=== Work task ===
Your answer should consist of every line from the records that holds the string "google".

=== Collected data entries ===
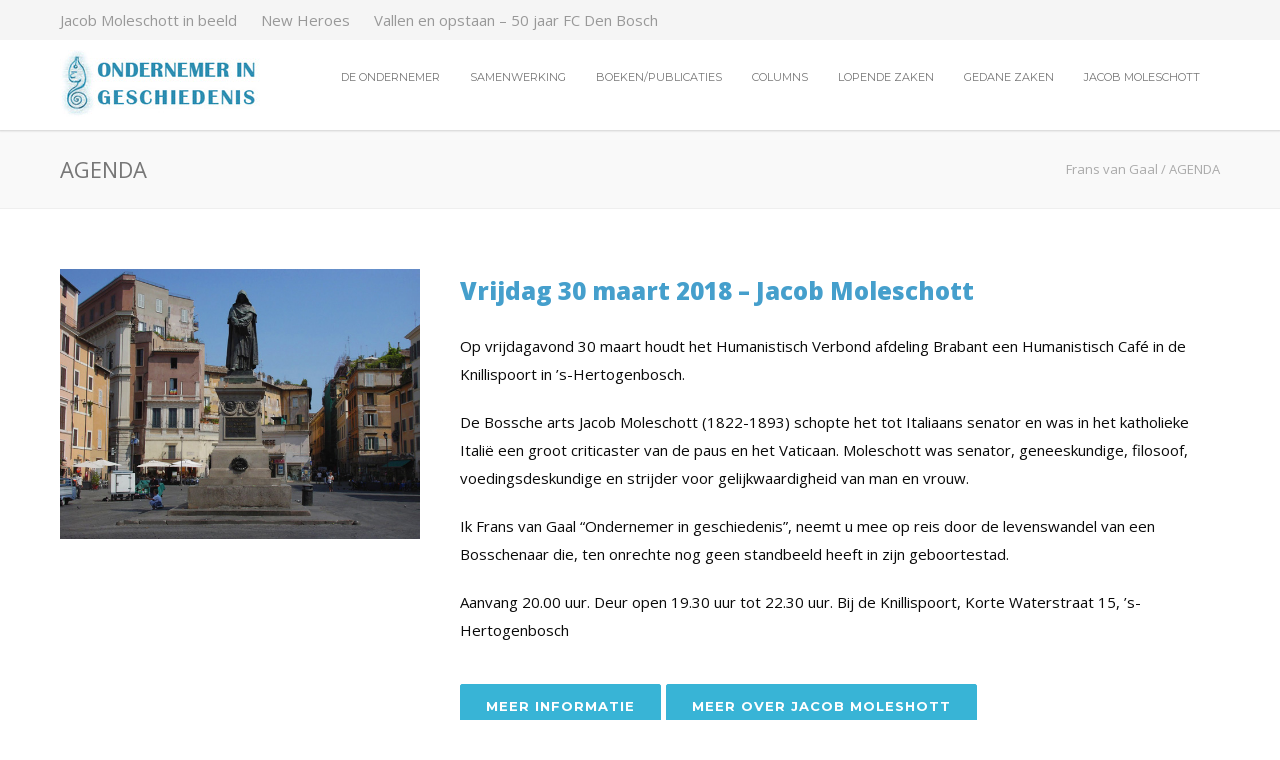

--- FILE ---
content_type: text/plain
request_url: https://www.google-analytics.com/j/collect?v=1&_v=j102&a=1432264677&t=pageview&_s=1&dl=http%3A%2F%2Ffransvangaal.nl%2Fagenda%2F&ul=en-us%40posix&dt=AGENDA%20%7C%20Frans%20van%20Gaal&sr=1280x720&vp=1280x720&_u=IEBAAEABAAAAACAAI~&jid=2022184855&gjid=462098797&cid=1314841599.1770109679&tid=UA-12899760-1&_gid=1776913433.1770109679&_r=1&_slc=1&z=538786823
body_size: -450
content:
2,cG-0VBX0SESGG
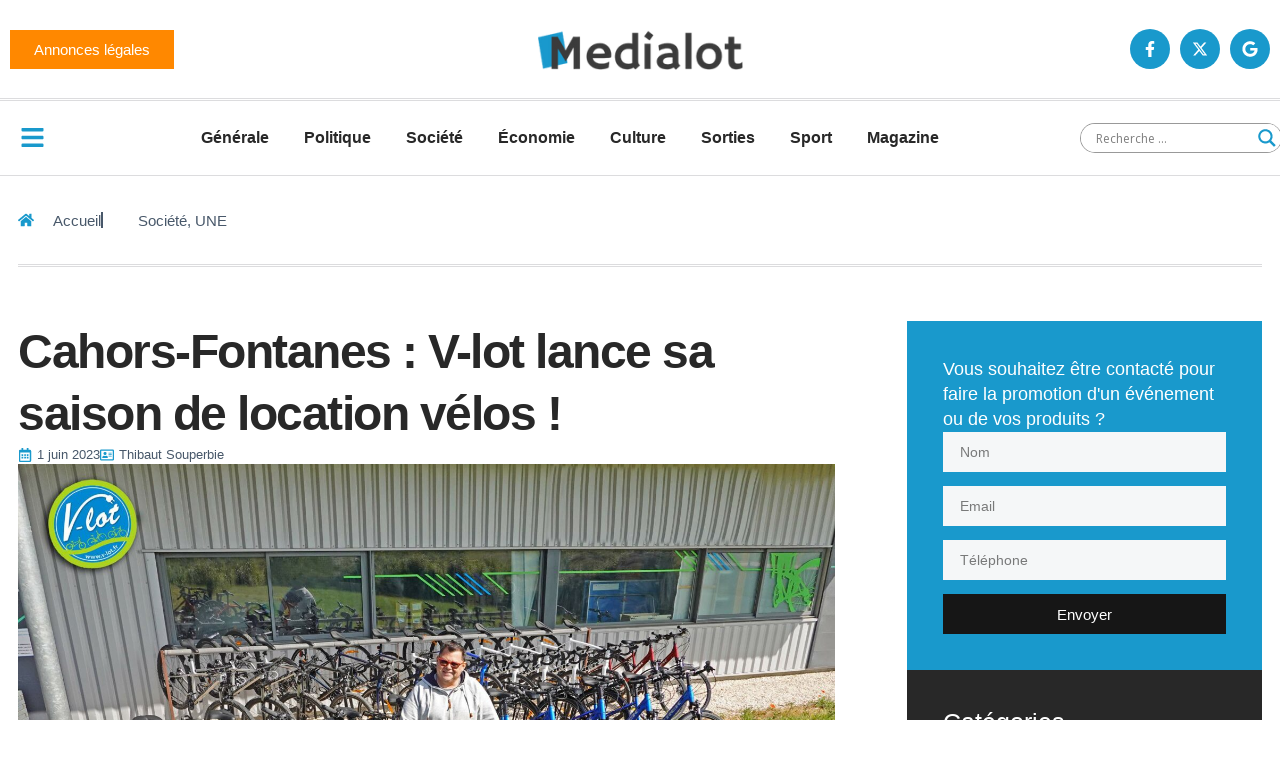

--- FILE ---
content_type: text/html; charset=UTF-8
request_url: https://medialot.fr/wp-admin/admin-ajax.php
body_size: 7
content:
{"post_id":134545,"counted":true,"storage":{"name":["pvc_visits[0]"],"value":["1768754799b134545"],"expiry":[1768754799]},"type":"post"}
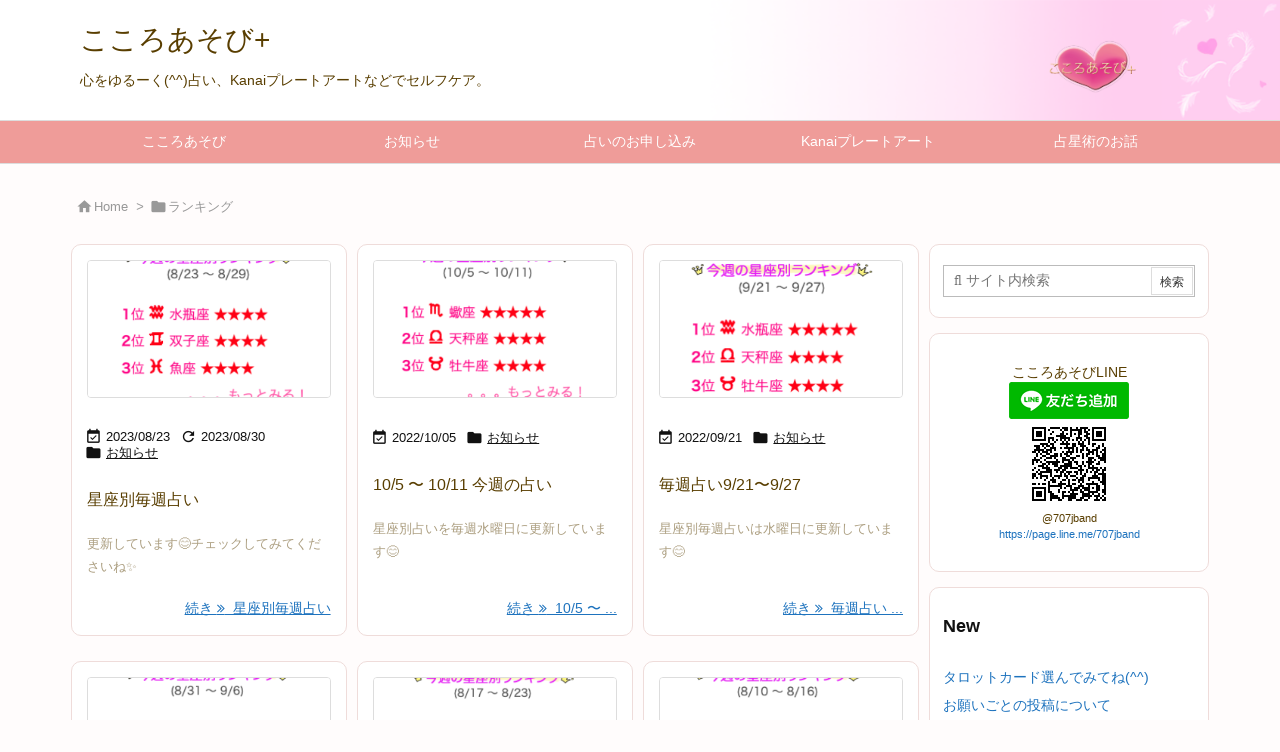

--- FILE ---
content_type: text/html; charset=utf-8
request_url: https://www.google.com/recaptcha/api2/aframe
body_size: 267
content:
<!DOCTYPE HTML><html><head><meta http-equiv="content-type" content="text/html; charset=UTF-8"></head><body><script nonce="d4gUVZlLDAJJcYgsznpqfw">/** Anti-fraud and anti-abuse applications only. See google.com/recaptcha */ try{var clients={'sodar':'https://pagead2.googlesyndication.com/pagead/sodar?'};window.addEventListener("message",function(a){try{if(a.source===window.parent){var b=JSON.parse(a.data);var c=clients[b['id']];if(c){var d=document.createElement('img');d.src=c+b['params']+'&rc='+(localStorage.getItem("rc::a")?sessionStorage.getItem("rc::b"):"");window.document.body.appendChild(d);sessionStorage.setItem("rc::e",parseInt(sessionStorage.getItem("rc::e")||0)+1);localStorage.setItem("rc::h",'1769294786152');}}}catch(b){}});window.parent.postMessage("_grecaptcha_ready", "*");}catch(b){}</script></body></html>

=== Problem solution ===
request_url: https://www.google-analytics.com/j/collect?v=1&_v=j102&a=1432264677&t=pageview&_s=1&dl=http%3A%2F%2Ffransvangaal.nl%2Fagenda%2F&ul=en-us%40posix&dt=AGENDA%20%7C%20Frans%20van%20Gaal&sr=1280x720&vp=1280x720&_u=IEBAAEABAAAAACAAI~&jid=2022184855&gjid=462098797&cid=1314841599.1770109679&tid=UA-12899760-1&_gid=1776913433.1770109679&_r=1&_slc=1&z=538786823
request_url: https://www.google.com/recaptcha/api2/aframe
<!DOCTYPE HTML><html><head><meta http-equiv="content-type" content="text/html; charset=UTF-8"></head><body><script nonce="d4gUVZlLDAJJcYgsznpqfw">/** Anti-fraud and anti-abuse applications only. See google.com/recaptcha */ try{var clients={'sodar':'https://pagead2.googlesyndication.com/pagead/sodar?'};window.addEventListener("message",function(a){try{if(a.source===window.parent){var b=JSON.parse(a.data);var c=clients[b['id']];if(c){var d=document.createElement('img');d.src=c+b['params']+'&rc='+(localStorage.getItem("rc::a")?sessionStorage.getItem("rc::b"):"");window.document.body.appendChild(d);sessionStorage.setItem("rc::e",parseInt(sessionStorage.getItem("rc::e")||0)+1);localStorage.setItem("rc::h",'1769294786152');}}}catch(b){}});window.parent.postMessage("_grecaptcha_ready", "*");}catch(b){}</script></body></html>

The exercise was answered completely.